Depuis la prise de la ville de Goma par les forces de l’Alliance du Fleuve Congo (AFC), appuyées par le mouvement du M23, un vent d’accalmie semble souffler sur la ville. Plusieurs habitants affirment que la sécurité s’est nettement améliorée, notamment pendant la nuit, permettant la reprise progressive des activités nocturnes qui étaient devenues rares à cause de l’insécurité.
Au marché de Katoy, dans la commune de Karisimbi, Yvette Kasoki vend calmement ses beignets jusqu’à une heure avancée de la soirée. Cette mère de famille n’a pas hésité de se confier au micro de newsdrc.
« Je suis en train de vendre des beignets, pas des armes ou des discours politiques. Je suis sans crainte parce que je sais que la sécurité est totale. Les nouvelles autorités de l’AFC/M23 nous ont rassurés qu’il n’y a rien à craindre. Et depuis leur présence, je n’ai jamais vu quelqu’un être agressé comme c’était le cas avant. Je veux finir à vendre à 22h pour aller me reposer à la maison, un peu loin d’ici. Je vis à Goma, vers la station Simba ».
Le témoignage de Yvette rejoint celui de plusieurs autres citoyens rencontrés dans les rues de Goma, en particulier les motards, longtemps exposés aux attaques nocturnes. Kakule Jérôme, motard de profession, a affirmé la reprise de ses activités après le coucher du soleil.
« Je suis un motard depuis 5 ans maintenant. Je suis content de voir que nous avons repris le travail de la nuit. Jusque-là, aucun problème. Je n’ai pas eu de clientèle pendant la journée, j’essaie de me rattraper la nuit. Je gagne en moyenne 200 000 francs congolais, cela dépend du jour.
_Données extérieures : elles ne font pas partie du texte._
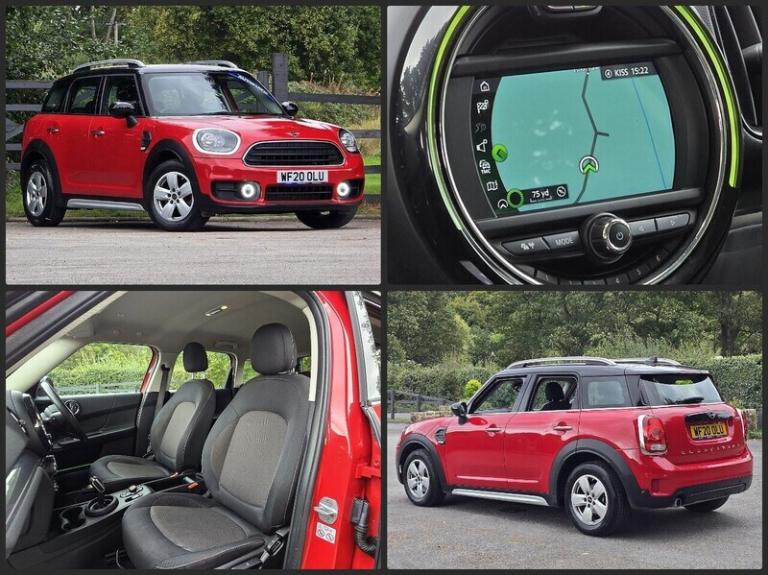  MINI Countryman Cooper Classic SUV Petrol Automatic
Et je rentre avec mon argent tranquillement » s’est confié ce conducteur de taxi moto.
Plusieurs petits commerces, bars, points de vente de nourriture et de services de transport restent désormais ouverts jusqu’à tard dans la nuit, un fait qui semblait impossible il y a encore quelques semaines.
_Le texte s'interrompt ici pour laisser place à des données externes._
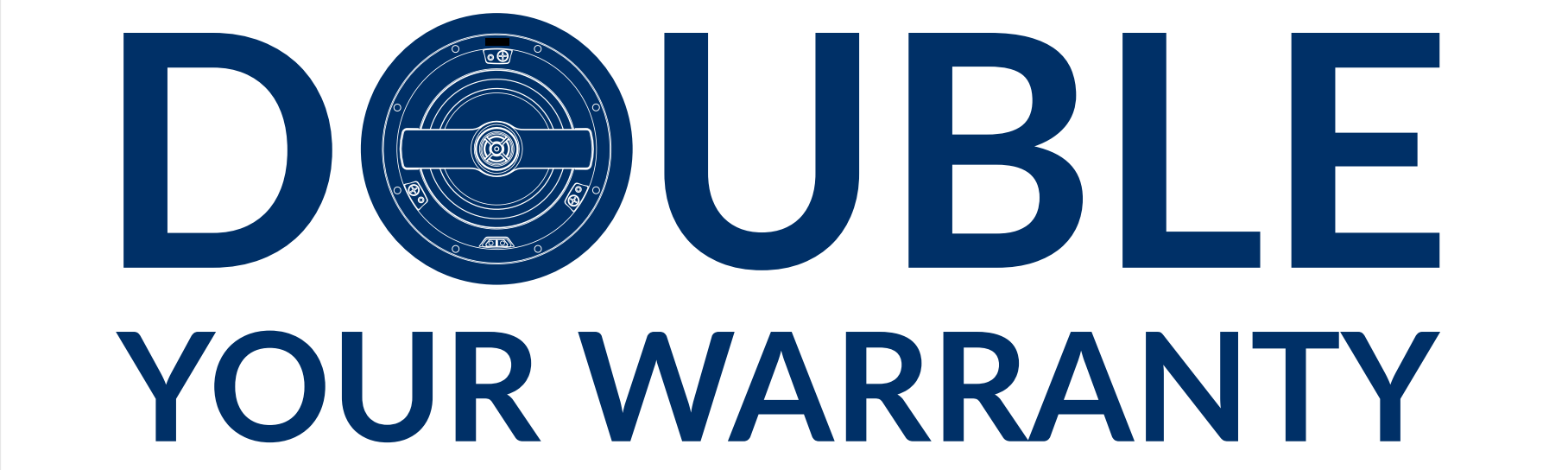 DoubleYourWarranty white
Des habitants reconnaissent que cette nouvelle dynamique ne règle pas tous les défis, mais ils saluent un climat de sécurité retrouvé.

« Aujourd’hui, on peut circuler avec sa moto même après 21h sans craindre d’être dépouillé, » a dit un autre jeune du quartier Mabanga avant d’ajouter : « Il faut que cette stabilité continue »
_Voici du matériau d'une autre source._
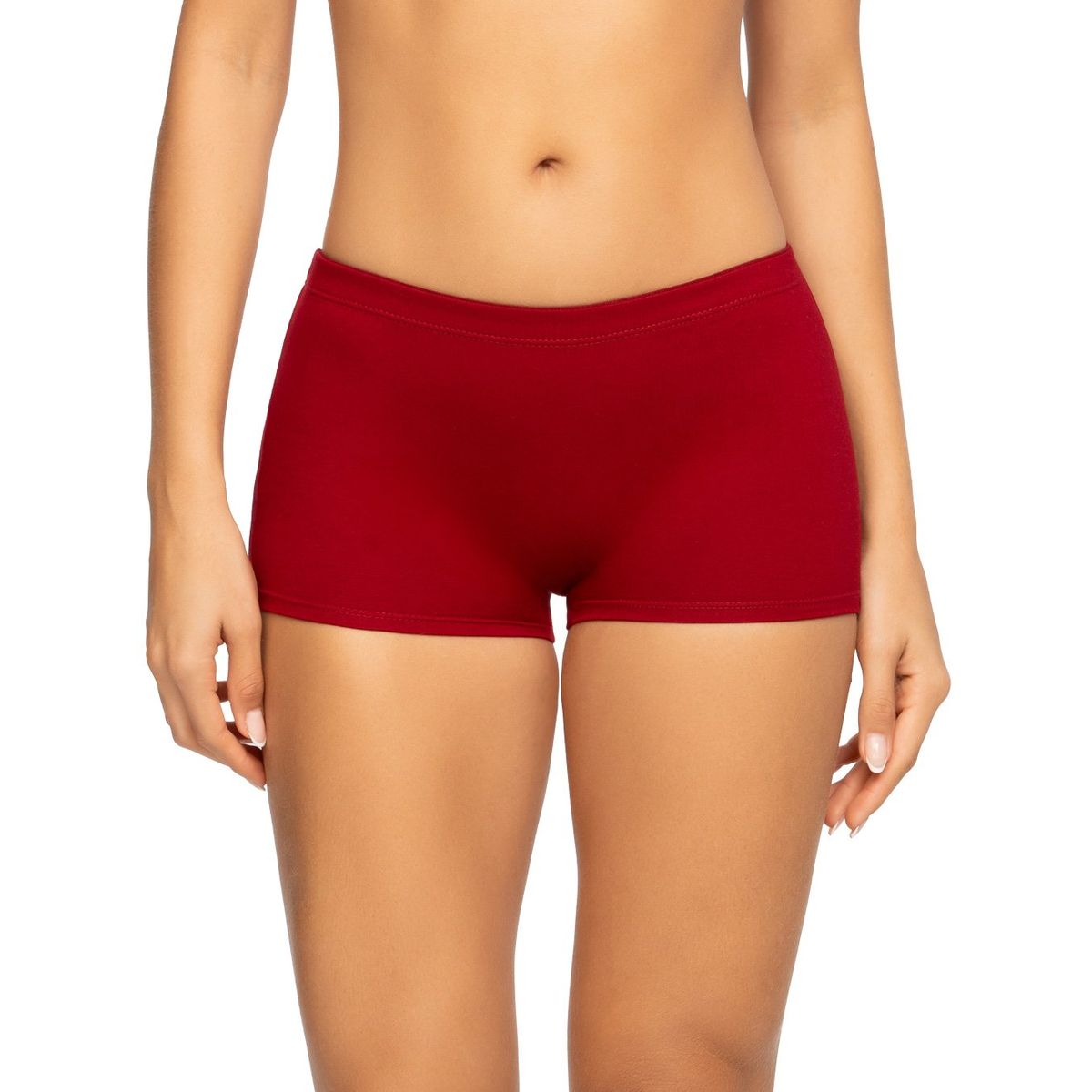 REYMON - Bóxer Largo Alto, Unicolor Para Mujer Ref. 8013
Dans une ville autrefois paralysée par l’insécurité nocturne, les autorités de l’AFC/M23 misent sur la restauration de l’ordre pour gagner la confiance des populations.
En attendant une stabilisation politique durable, Goma vit au rythme d’un calme relatif, où les lampes des vendeuses, les phares des motos et le brouhaha des marchés nocturnes reflètent d’une reprise timide mais réelle des activités urbaines.